The situation was further complicated by an Islamist-led insurgency that broke out in 1989. India gave the army additional authority to end the insurgency under the controversial Armed Forces Special Powers Act (AFSPA). Despite occasional reviews of the AFSPA, it still remains in force in Indian-administered Jammu and Kashmir.
In the summer of 2010, 20 years after the AFSPA was imposed in Jammu and Kashmir, pro-Pakistan and pro-independence public protests erupted, and clashes with Indian security forces left more than 100 people dead.
Given that India and Pakistan both have nuclear weapons, the stakes in the dispute are high.
A thaw in relations after 2002, which saw some road and rail communications into Pakistan reopened, ended abruptly with the 2008 terror attacks in Mumbai. India blamed Pakistani and Kashmiri Islamists, in particular the Lashkar-e-Toiba group, for the attacks.
Talks between the two countries on improving ties across the Kashmiri Line of Control resumed in 2010, and relations slowly started to improve again.
By 2012, with India promising an amnesty to those who took part in the violent protests of 2010 and Pakistan gradually withdrawing financial support from insurgents fighting Indian rule in the Kashmir Valley, many former militants had become convinced of the futility of the armed struggle against the Indian authorities.But official figures show a steady increase in young men joining armed groups from 2014, with the local Hizbul Mujahideen outfit making a comeback. Kashmir analysts attribute this to anger over the hanging in 2013 of Indian Parliament terror attacker Afzal Guru, and disillusion with the governing People's Democratic Party.
Division
The population of historic Kashmir is divided into about 10 million people in Indian-administrated Jammu and Kashmir and 4.5 million in Pakistani-run Azad Kashmir. There are a further 1.8 million people in the Gilgit-Baltistan autonomous territory, which Pakistan created from northern Kashmir and the two small princely states of Hunza and Nagar in 1970.
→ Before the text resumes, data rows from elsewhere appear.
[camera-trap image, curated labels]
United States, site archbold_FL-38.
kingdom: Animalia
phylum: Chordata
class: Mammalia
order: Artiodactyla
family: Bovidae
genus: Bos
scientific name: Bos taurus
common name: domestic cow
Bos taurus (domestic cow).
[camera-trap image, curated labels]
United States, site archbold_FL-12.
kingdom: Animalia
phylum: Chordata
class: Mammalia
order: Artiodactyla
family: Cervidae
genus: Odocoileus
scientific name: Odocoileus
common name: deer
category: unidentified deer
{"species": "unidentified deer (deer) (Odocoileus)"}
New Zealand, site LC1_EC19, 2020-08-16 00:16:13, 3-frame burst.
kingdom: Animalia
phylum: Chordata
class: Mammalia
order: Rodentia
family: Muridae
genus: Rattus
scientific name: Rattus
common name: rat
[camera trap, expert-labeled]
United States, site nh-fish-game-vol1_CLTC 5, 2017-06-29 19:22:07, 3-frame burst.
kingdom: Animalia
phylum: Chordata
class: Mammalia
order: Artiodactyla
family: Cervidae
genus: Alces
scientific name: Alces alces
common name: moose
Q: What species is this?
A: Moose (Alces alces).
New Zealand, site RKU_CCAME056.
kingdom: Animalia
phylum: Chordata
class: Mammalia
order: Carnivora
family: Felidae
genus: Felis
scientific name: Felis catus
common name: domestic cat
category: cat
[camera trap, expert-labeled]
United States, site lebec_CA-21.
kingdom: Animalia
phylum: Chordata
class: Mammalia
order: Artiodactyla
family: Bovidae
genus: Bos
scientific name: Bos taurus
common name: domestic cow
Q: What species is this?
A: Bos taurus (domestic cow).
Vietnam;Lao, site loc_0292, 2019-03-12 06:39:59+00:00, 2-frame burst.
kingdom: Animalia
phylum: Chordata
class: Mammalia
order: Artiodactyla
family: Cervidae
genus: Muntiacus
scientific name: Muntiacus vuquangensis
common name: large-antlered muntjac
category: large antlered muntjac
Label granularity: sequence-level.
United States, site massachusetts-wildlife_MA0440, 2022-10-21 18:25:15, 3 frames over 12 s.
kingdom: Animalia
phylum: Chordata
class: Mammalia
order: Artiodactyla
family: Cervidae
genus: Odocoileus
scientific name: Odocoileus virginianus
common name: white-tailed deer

The government of the Indian state of Jammu and Kashmir has often been led by the National Conference, a pro-Indian party led by the Abdullah political dynasty. Pakistan runs Azad Jammu and Kashmir as a self-governing state, in which the Muslim Conference has played a prominent role for decades.
The National Conference moved from an almost pro-independence stance in the 1950s to accepting the status of a union state within India, albeit with more autonomy than other states.
Jammu and Kashmir is diverse in religion and culture. It consists of the heavily-populated and overwhelmingly Muslim Kashmir Valley, the mainly Hindu Jammu district, and Ladakh, which has a roughly even number of Buddhists and Shia Muslims.
The Hindus of Jammu and the Ladakhis back India in the dispute, although there is a campaign in the Leh District of Ladakh to be upgraded into a separate union territory in order to reflect its predominantly Buddhist identity. India gave the two districts of Ladakh some additional autonomy within Jammu and Kashmir in 1995.
Kashmir's economy is predominantly agrarian. The important tourism sector in Indian-administered Kashmir was hard hit by the post-1989 insurgency, but has recently bounced back and in 2011 a record 1.1m tourists visited, mainly from India itself.